On 17 October 2013, we saw an exciting Judgment from the Upper Tribunal confirming that permanent residence in the UK for EEA nationals and their family members can be attained even though they were overseas during a portion of their 5 year qualifying period.
In the recent case, the court concluded that the right of permanent residence under the 2006 EEA Regulations is capable of being established whilst the EEA national and/or their family member is outside the host nation.
In brief, this case concerned a young man (a non-EEA national), whose mother, also a non-EEA national married an Irish National. The family unit then took up residence in the UK and he and his mother obtained a 5 year EEA Residence Card.
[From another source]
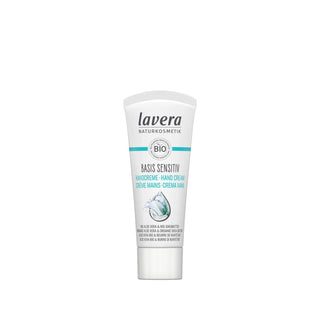 Lavera Basis Sensitiv Hand Cream: Organic Relief for Dry, Sensitive Skin | Travel Size Moisturizer Lavera Hand Cream: Organic Relief for Dry, Sensitive Skin Lavera hand cream, organic hand cream, sensitive skin hand cream, travel size hand cream, Basis Sensitiv hand cream, natural hand moisturizer, dry skin hand cream, hand cream, moisturizer, sensitive skin, organic skincare, natural skincare, travel size, hand care, dry hands, moisturizing hand cream, best hand cream, gifts for her, gifts for mom, moistur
However, during this 5 year period, the family travelled to Ireland for the purpose of his mother giving birth to his sister. During the time in Ireland, he took up schooling and did not return to the UK until 22 months later.
The core questions posed to the Upper Tribunal were whether the time he spent outside the UK broke the continuity of residence required to obtain permanent residence and if not, whether UK permanent residence could be acquired whilst he was in Ireland.
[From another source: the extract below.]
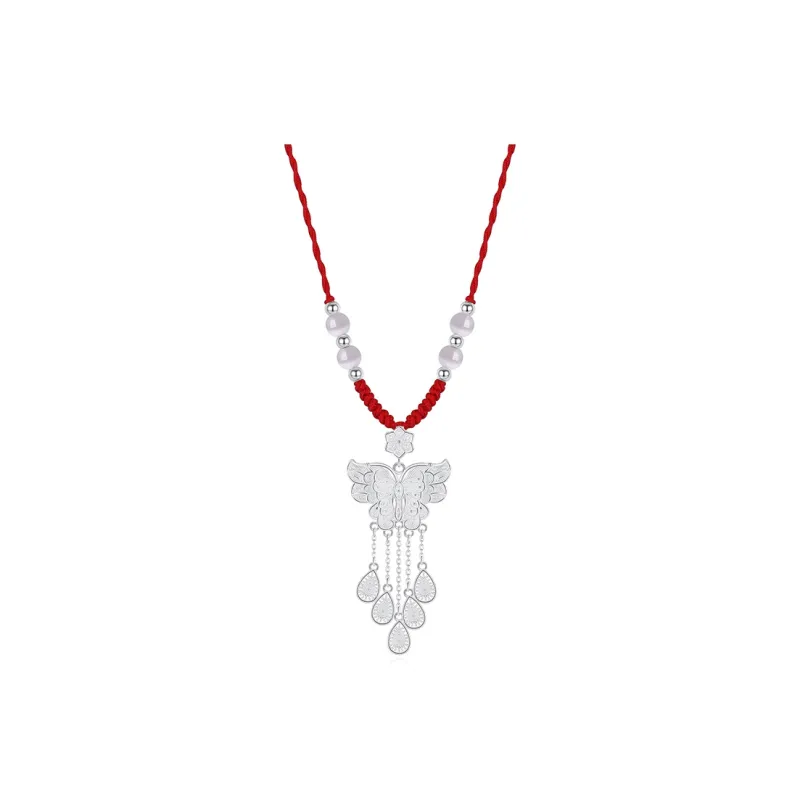 Koran 925 Sterling Silver Necklaces Women's-0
The court found that whilst permanent residence can be obtained overseas as there are no regulations, articles or directives preventing this from occurring, claims to permanent residence must still be linked with integration to the host member state and the stay abroad must not be permanent.
In this instance, the young man concerned was a minor at the time of his absence from the UK and was studying whilst he was in Ireland. Both he and his mother believed that he would return to the UK and were able to establish that he had sufficient integration before his departure from the UK and also following his return. There were also other factors which prevented him from returning during those 22 months which were taken into consideration by the Tribunal.
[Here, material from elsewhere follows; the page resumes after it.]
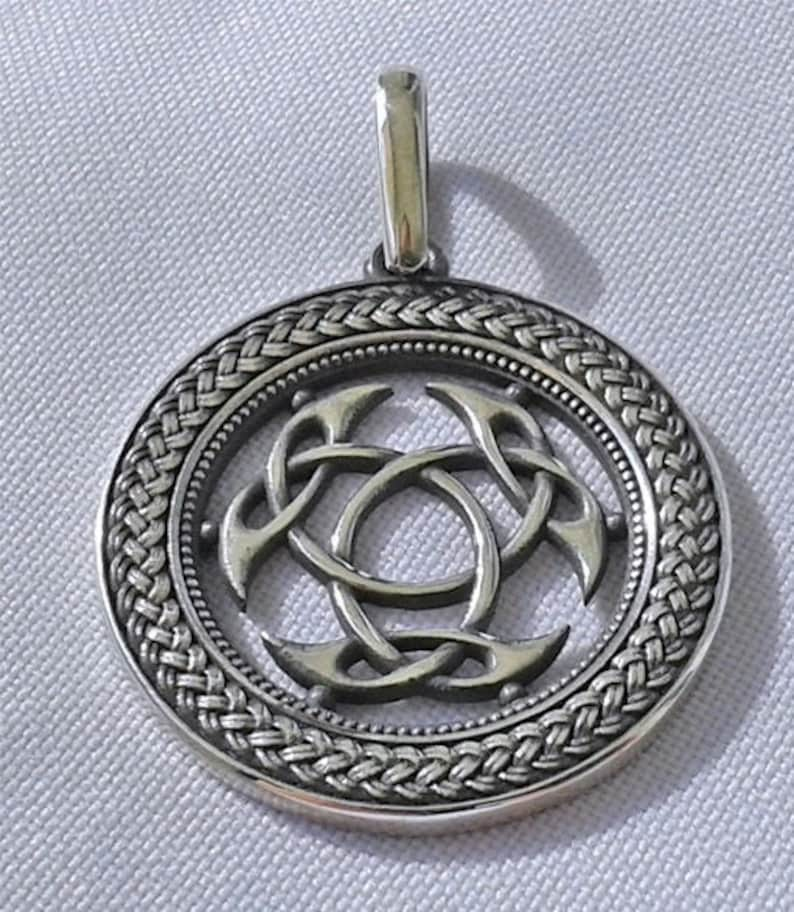 Pendant Sign Of The Celtic God Lugh | Etsy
The court also confirmed that in order for continuity of residence not to be broken, the absence ought to be temporary and the absence ought to be for “an important reason”.
Again, in this case, although his total absence was 22 months, the time from him being outside the UK and him qualifying for permanent residence was less than 12 months and therefore did not breach core regulations or the Article under the Directive.
EU Law relating to rights and freedom of movement is still relatively young by comparison with other areas of Law and continues to develop on a daily basis. Increasingly, EU laws on freedom of movement of persons look at the practical side of life and can have a very positive impact for EU nationals and their family members.